FIFA ve UEFA gibi kuruluşların İsrail ile ilgili adım atmamasının ardında siyasi nedenlerin yattığını, İsrail kulüplerinin zarar göreceği ve bu yüzden bu kararlardan çekindiklerini ifade eden Dinçer, uluslararası spor otoritelerinin bir karar almak zorunda kaldıklarını belirtti.
FIFA’nın mevcut durumda henüz bir karar almamasının geçmişte benzer örneklerle de karşılaştıklarını hatırlatan Dinçer, "Uluslararası Futbolcular Birliği’nin belirli talepleri mevcut; 2013, 2024 ve 2025 yıllarında toplamda üç kez FIFA’ya başvuruda bulunarak, İsrail’in futboldan ceza almasını talep ettiler. Ancak FIFA, bu talepleri göz ardı ederek kongreyi toplamaktan kaçınıyor. Bu nedenle sanki bu talepler yokmuş gibi davranılıyor." ifadelerini kullandı.
Sadece spor değil, hukuki açıdan da yaşanan olayların dışarıdan gözlemlendiğinde FIFA’nın etik değerleri ve sporun yansıttığı değerlere ihanet edildiğine işaret eden Dinçer, henüz alınmamış kararların ve yeni sezon planlamaları sırasında gündeme gelen yaptırım spekülasyonlarının sporun geleceği ile işleyişine olumsuz etki edeceğini bildirdi.
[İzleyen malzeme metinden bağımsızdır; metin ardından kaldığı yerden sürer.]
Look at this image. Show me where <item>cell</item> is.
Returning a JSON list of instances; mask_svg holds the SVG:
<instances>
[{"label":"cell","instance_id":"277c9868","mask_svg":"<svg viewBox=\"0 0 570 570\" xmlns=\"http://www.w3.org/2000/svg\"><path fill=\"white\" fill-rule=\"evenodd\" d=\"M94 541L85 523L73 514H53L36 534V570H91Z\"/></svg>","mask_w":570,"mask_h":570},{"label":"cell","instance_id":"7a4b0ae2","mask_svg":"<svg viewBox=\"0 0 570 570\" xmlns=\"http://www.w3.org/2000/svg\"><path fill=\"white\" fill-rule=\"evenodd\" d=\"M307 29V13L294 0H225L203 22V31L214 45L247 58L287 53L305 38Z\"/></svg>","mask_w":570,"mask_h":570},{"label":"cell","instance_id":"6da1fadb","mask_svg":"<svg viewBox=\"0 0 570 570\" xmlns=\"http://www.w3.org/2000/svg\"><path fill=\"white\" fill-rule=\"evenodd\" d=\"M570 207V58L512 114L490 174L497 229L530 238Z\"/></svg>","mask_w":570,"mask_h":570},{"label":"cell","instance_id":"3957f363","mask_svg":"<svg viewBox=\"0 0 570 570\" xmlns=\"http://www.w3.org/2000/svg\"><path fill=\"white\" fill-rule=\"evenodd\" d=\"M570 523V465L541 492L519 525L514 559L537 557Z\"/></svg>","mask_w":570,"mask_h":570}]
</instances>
"ALINMAYAN HER KARAR ZARAR VERECEK"

FIFA başta olmak üzere diğer spor otoritelerinin, uluslararası güvenilirliğini korumak ve disiplin sağlamak adına bazı prensiplere sahip olduğunu vurgulayan Dinçer, bu prensipler arasında "eşit oyun" ve "fair play" ilkelerinin de bulunduğunu belirtti. Gerekli adımların atılmaması durumunda, otoritelerin imajının ve güvenilirliğinin tehlikeye girebileceğini kaydederek, şu ifadeleri kullandı:
"FIFA’nın eşitlik, fair play gibi birçok güzel belirlenen prensibi var. FIFA’nın bu prensiplere aykırı davranması durumunda uluslararası saygınlığı ve güvenilirliği zarar görecektir. Hukukçular olarak süreci takip ediyoruz; fakat öncelikli olarak bir insan olarak bu konuda adımların atılmasını bekliyoruz."